Apple's attempt to banish the Samsung Galaxy Tab 10.1N tablet in Germany hit a wall when a court denied its motion for a preliminary sales ban.
Samsung ratcheted up another victory in
its legal battles with Apple over patent violations, when a German court
refused to grant Apple a preliminary sales ban on the Samsung Galaxy Tab 10.1N
tablet and Galaxy Nexus smartphone.
Apple can perhaps take consolation in
the fact that, although the Munich Regional Court rejected its notion for the
Galaxy Tab 10.1N, a Dusseldorf appeals court declined to overturn a ruling that
bars Samsung's Galaxy Tab 10.1 from sale in Germany. Samsung developed the
Galaxy Tab 10.1N to sidestep that ban on the original tablet.
According to Bloomberg, the patent contested
before the Munich Regional Court concerns "technology that shows users when
they reach the scrolling limit of the page." It is registered with the European
Patent Office.
"This is a patent that a court can
easily understand, as opposed to one raising complicated technical issues (which
is what many patents related to wireless telecommunications standards do),"
patent expert Florian Mueller wrote in
a Feb. 1 posting on his FOSS Patents blog. "But
such patents are also at a particularly high risk of being invalid, or of being
considered likely to be invalid, which is what apparently happened here."
This is Apple's second legal foray in
Germany against the Galaxy Nexus, he added.
Over the past few months, Apple has
failed to have Samsung's Galaxy tablets and smartphones banned in the United
States.
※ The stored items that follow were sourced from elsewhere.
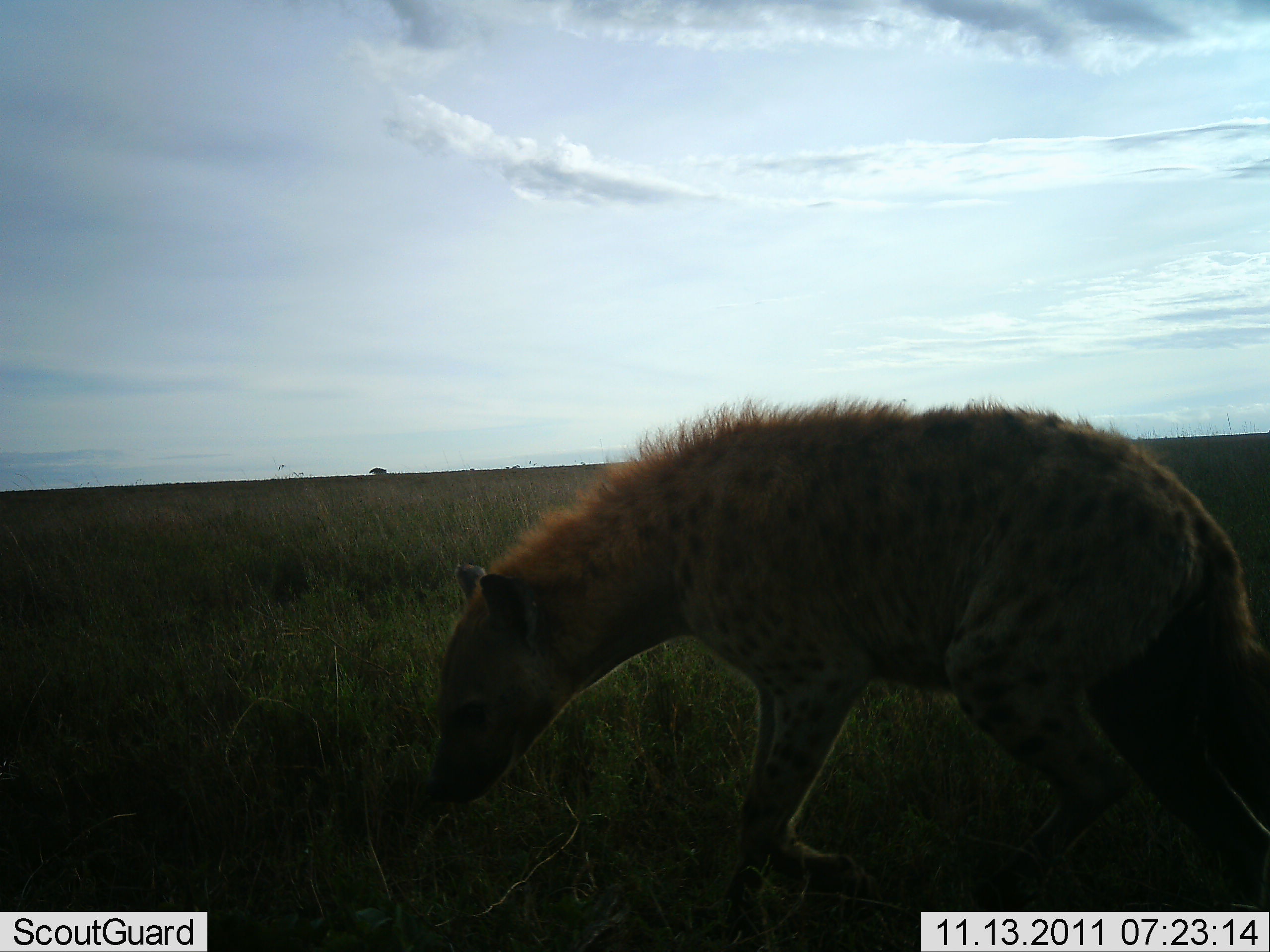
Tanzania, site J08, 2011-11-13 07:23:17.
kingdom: Animalia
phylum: Chordata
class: Mammalia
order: Carnivora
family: Hyaenidae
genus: Crocuta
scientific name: Crocuta crocuta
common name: spotted hyena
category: hyenaspotted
Hyenaspotted (spotted hyena) (Crocuta crocuta), count 1. Behavior (volunteer vote fractions): standing 17%, resting 0%, moving 75%, interacting 0%. Young present (vote fraction): 0%. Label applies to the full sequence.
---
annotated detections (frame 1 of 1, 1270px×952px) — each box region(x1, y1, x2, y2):
animal: region(426, 392, 1270, 912)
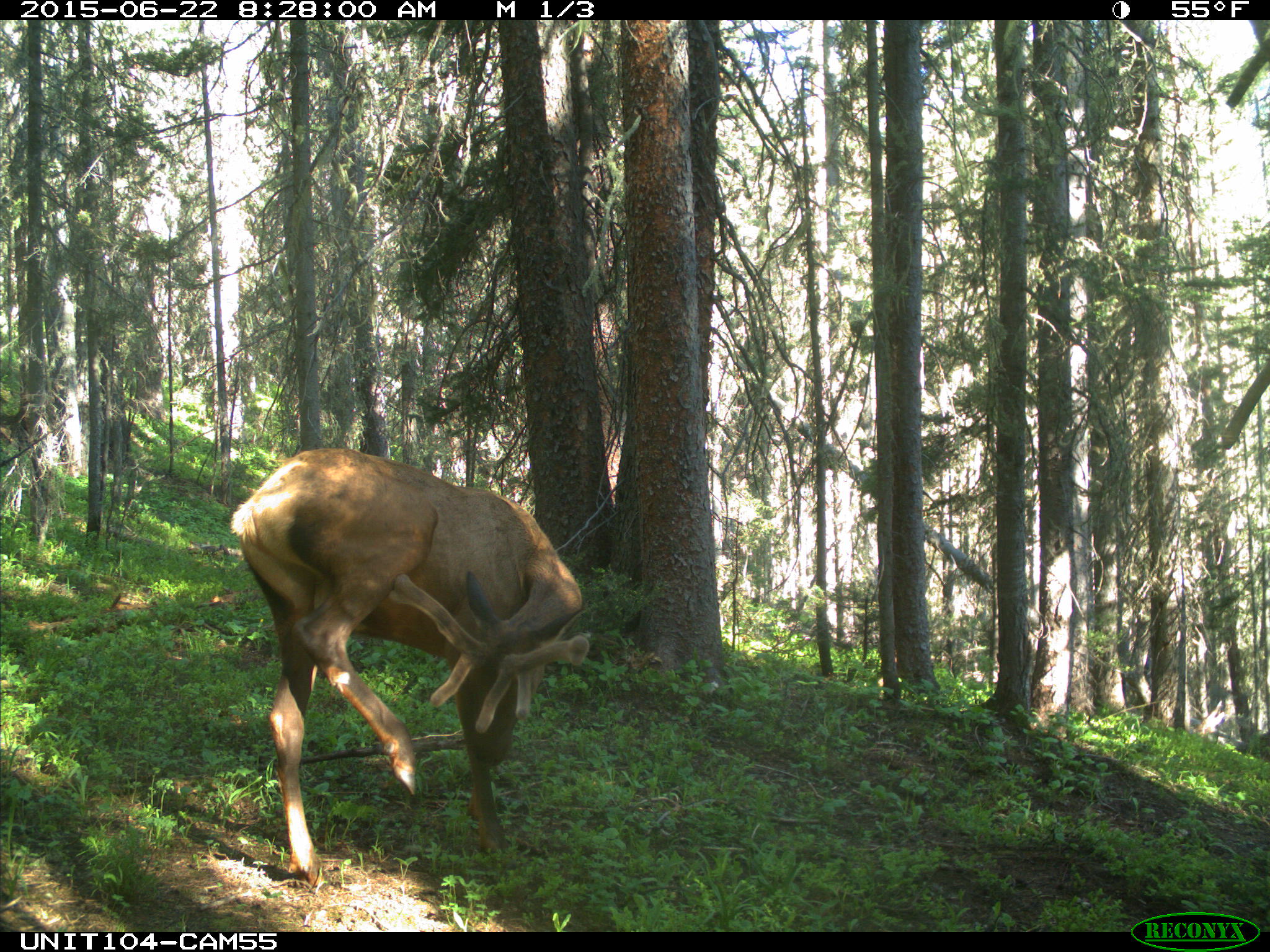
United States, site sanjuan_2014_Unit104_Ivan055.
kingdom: Animalia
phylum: Chordata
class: Mammalia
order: Artiodactyla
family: Cervidae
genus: Cervus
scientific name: Cervus elaphus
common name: red deer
Cervus elaphus (red deer).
Other courtroom battles continue all over the world, including Europe
and Asia. Although Apple's iPad and iPhone claim a considerable portion of the
tablet market, the devices are facing down an ever-broadening collection of
rival Android devices from various manufacturers.
Before his death, Apple co-founder
Steve Jobs called Google Android a "stolen product" and threatened to engage in
"thermonuclear war" against it. His ire was so great that, in a meeting with
former Google CEO Eric Schmidt, he reportedly refused to even consider any sort
of Android-related payout. "I don't want your money," he said, according to
Walter Isaacson's recent biography. "If you offer me $5 billion, I won't want
it. I've got plenty of money. I want you to stop using our ideas in Android,
that's all I want."
Months after his passing, Apple
continues that mission-but as the German courts demonstrate, the battle against
Android manufacturers is capable of producing a mix of victory and defeat.